Sign up for the paNOW newsletter

Stay Focused on Jobs and Growth

Feb 20, 2014 | 8:27 AM

Last week, the Conservative Government introduced Economic Action Plan 2014 – the next step in our plan for job creation and economic growth.

Canada’s recovery from the recent global recession has been among the strongest in the world with over 1 million more Canadians now working than at the worst of the recession – the best job creation record among all G-7 countries, including Germany.

But we all know there is still more to do. Too many Canadians are still looking for work and the global economic recovery remains fragile at best, especially in Europe and the United States.

That’s why our Government is staying squarely focused on the economy. We’re moving forward with a positive plan that will help create jobs and grow our economy, all while keeping taxes low and remaining on track for balanced budgets in 2015.

Since 2006, the Harper Government has been keeping Canada on the right path for economic growth. This includes lowering taxes over 160 times, which will save the average Canadian family nearly $3,400 on their tax bill in 2014. We’ve also cut taxes for job-creating businesses, allowing them to hire more workers, and have opened up new markets for Canadian goods and services, most recently through the historic Canada-European Union Trade Agreement.

To help Canadians get the skills and training they need to succeed, our Plan also moves forward with the Canada Job Grant to connect people looking for work directly with in-demand jobs. We’re also introducing the Canada Apprentice Loan to give access to student loans to apprentices for the first time ever.

Economic Action Plan 2014 includes key measures to support Saskatchewan families and strengthen our economy, while keeping taxes low and returning to balanced budgets in 2015, including:

o Launching the Canada Job Grant: so that Canadians can get the skills training they need to get in-demand jobs.

o Creating the Canada Apprentice Loan: which will provide apprentices in Red Seal trades access to over $100 million in interest-free loans each year.

o Launching a Job Matching Service: this new service will automatically match Canadians looking for work with employers looking to hire them.

o Increasing Paid Internships for Young Canadians: investing $55 million to create paid internships for recent graduates in small and medium-sized businesses and in high-demand fields.

o Helping Older Workers Get Back to Work: investing $75 million in the Targeted Initiative for Older Workers to support older workers who want to participate in the job market.

o Cutting Red Tape for Small Business: cutting 800,000 payroll remittances for 50,000 small businesses.

o Making Landmark Investments in Research & Innovation: $1.5 billion over the next decade for research at universities through the Canada First Research Excellence Fund.

o Conserving Canada’s Natural Heritage: investing in Canada’s national parks and historic canals, conserving recreational fisheries, expanding tax relief for the environmental conservation of lands, encouraging clean energy generation with tax relief to new green technologies, and more.

o Supporting Families: enhancing tax relief for families adopting a child, expanding tax relief for health-related services, capping wholesale wireless rates to make service more affordable, cracking down on cross-border price discrimination, and more.

o Strengthening Communities: improving broadband in rural and remote communities, establishing a $200 million National Disaster Mitigation Program to help communities prepare for natural disasters, introducing a Search and Rescue Volunteers Tax Credit, and more.

o Standing Up for Victims of Crime: implementing the Victim’s Bill of Rights and proving funding for a DNA-based Missing Persons Index.

o Supporting and Honouring Veterans: investing $108.2 million over three years (starting in 2013–14) to expand eligibility for the Funeral and Burial Program.

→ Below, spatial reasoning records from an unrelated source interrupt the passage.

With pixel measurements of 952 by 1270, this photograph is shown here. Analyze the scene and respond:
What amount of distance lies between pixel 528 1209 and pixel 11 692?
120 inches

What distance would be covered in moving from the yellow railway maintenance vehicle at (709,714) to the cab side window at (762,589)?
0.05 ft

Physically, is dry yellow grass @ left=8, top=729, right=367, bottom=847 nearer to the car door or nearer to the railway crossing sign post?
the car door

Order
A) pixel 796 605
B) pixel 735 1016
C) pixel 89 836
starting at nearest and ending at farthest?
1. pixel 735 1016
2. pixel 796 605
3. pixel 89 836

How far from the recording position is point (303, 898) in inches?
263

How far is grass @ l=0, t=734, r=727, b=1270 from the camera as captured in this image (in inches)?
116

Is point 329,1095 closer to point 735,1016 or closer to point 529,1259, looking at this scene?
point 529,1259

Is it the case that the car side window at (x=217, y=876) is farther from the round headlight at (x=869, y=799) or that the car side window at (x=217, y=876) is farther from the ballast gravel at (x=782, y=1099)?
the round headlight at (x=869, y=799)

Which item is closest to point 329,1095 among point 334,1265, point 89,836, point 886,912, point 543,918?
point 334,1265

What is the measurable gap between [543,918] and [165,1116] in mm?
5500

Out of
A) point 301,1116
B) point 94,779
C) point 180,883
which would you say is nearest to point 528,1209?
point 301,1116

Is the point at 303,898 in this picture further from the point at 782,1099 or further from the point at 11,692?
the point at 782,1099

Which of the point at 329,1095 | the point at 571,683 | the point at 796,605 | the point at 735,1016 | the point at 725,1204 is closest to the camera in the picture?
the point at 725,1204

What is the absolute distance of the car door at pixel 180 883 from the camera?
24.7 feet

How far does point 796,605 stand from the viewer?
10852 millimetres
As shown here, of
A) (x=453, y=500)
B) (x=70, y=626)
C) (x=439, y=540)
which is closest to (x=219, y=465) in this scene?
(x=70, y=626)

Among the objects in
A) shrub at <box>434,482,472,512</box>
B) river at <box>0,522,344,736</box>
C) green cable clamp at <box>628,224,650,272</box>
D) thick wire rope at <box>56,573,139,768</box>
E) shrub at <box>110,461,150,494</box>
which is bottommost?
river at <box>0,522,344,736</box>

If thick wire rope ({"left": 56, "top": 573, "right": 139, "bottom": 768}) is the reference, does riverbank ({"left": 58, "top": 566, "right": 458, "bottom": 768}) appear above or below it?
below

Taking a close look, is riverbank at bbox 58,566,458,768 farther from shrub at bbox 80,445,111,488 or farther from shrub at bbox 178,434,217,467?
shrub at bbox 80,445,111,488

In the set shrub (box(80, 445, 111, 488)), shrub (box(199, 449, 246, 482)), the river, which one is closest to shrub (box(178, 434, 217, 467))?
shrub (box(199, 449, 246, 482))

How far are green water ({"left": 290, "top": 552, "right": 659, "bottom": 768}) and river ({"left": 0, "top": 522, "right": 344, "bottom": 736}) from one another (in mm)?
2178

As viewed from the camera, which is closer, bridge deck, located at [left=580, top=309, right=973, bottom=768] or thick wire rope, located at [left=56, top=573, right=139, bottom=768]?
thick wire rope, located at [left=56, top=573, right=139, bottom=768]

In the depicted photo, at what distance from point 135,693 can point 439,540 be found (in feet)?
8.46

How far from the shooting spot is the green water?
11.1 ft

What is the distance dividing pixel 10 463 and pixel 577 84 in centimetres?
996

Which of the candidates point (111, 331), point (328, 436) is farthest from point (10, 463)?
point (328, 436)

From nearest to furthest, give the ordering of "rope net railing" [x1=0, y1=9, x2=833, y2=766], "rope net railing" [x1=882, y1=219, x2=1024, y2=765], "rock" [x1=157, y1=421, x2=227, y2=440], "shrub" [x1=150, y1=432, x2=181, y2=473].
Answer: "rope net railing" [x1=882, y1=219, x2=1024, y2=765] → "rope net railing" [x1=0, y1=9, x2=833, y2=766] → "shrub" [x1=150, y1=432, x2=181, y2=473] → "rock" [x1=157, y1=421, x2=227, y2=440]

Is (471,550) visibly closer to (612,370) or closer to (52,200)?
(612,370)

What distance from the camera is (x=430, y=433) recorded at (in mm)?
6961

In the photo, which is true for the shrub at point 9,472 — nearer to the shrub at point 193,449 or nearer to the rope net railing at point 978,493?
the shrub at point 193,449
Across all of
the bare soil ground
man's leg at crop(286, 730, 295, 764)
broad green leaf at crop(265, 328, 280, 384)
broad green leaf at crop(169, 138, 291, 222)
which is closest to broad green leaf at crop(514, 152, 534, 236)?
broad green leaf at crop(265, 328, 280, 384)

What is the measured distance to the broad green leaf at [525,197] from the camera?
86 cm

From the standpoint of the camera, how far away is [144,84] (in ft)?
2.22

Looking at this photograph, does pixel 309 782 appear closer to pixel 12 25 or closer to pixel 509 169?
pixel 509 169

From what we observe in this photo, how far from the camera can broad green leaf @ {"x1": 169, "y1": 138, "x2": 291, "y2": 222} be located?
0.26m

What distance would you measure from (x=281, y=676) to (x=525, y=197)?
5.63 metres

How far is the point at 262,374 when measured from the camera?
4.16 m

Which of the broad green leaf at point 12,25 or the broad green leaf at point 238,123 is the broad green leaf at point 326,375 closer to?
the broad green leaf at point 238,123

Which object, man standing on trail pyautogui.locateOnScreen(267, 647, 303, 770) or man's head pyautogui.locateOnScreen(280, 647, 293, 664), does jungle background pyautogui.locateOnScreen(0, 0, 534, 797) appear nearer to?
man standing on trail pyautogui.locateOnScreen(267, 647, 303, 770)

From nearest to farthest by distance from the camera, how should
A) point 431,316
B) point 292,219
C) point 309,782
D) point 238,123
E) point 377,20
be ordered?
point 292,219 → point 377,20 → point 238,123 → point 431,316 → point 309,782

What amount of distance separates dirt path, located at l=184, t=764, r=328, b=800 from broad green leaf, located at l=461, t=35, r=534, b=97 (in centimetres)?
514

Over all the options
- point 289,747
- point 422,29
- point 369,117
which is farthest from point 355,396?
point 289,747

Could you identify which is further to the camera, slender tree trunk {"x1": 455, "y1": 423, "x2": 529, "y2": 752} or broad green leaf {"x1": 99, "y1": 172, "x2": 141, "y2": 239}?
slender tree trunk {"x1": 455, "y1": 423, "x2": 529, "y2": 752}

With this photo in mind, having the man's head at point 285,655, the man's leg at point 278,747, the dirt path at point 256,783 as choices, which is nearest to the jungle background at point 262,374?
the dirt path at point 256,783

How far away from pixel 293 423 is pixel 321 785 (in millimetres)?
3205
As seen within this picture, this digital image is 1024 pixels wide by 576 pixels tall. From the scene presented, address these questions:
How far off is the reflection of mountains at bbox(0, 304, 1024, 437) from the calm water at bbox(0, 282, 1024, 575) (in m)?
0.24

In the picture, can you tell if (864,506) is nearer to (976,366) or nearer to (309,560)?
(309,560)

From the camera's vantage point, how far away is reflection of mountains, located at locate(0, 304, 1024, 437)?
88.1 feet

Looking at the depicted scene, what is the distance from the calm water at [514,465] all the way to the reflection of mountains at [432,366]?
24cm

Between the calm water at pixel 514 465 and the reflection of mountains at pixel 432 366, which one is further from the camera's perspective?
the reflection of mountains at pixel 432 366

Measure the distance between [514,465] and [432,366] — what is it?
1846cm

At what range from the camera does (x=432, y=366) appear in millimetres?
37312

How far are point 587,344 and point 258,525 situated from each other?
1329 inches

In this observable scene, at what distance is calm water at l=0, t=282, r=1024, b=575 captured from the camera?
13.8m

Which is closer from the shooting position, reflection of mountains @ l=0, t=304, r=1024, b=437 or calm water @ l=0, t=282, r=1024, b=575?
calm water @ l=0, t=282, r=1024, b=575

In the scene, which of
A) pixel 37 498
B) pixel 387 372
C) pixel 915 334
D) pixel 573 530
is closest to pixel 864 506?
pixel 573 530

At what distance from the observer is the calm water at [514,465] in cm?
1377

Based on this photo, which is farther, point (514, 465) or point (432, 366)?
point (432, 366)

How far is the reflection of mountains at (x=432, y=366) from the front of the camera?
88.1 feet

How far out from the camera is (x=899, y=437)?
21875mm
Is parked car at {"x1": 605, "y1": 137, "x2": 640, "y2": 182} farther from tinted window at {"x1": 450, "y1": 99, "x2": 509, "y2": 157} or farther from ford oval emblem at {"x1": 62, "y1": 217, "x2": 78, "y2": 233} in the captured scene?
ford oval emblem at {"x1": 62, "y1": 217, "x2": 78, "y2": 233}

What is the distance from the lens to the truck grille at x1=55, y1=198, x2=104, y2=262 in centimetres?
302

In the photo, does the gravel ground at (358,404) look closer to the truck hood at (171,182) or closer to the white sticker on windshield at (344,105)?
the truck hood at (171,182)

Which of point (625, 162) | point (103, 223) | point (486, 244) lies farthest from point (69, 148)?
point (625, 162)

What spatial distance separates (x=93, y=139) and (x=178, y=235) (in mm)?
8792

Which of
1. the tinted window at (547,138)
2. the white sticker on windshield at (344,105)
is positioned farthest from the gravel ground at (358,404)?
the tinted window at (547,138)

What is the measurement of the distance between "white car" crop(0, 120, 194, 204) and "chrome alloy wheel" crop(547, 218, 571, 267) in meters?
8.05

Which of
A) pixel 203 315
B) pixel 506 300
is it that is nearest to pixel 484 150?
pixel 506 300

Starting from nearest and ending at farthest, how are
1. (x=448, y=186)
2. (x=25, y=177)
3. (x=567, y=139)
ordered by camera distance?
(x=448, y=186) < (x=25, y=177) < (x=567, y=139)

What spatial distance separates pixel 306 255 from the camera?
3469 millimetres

This will ensure that modern-day veterans of modest means have access to a dignified funeral and burial.

Equally important, our Plan keeps Canada on track to balance the budget in 2015. From Greece to Detroit, we’ve seen the consequences of governments that don’t focus on putting their fiscal house in order. Balanced budgets do more than signal stability and make Canada a more attractive place to invest, they also keep taxes low and ensure our children and grandchildren aren’t saddled with our debt.

However, unlike the previous Liberal government, who balanced the budget on the backs of the provinces, our Conservative Government continued to grow provincial transfers to record levels. For Saskatchewan, Economic Action Plan 2014 confirmed that transfers will total $1.4 billion in 2014-15 – a whopping 31% increase from under the previous Liberal government.

While the Liberals radically slashed transfers to Saskatchewan, decimating the health care, education and other important social services that families here rely on, under our Conservative Government federal support has grown to historic levels, and will continue to grow into the future.

While the NDP and Liberals don’t agree with getting back to balanced budgets, instead pushing big risky spending schemes and new taxes that will take more out of your pockets, the Harper Government will stick to its proven low-tax plan for job creation and economic growth.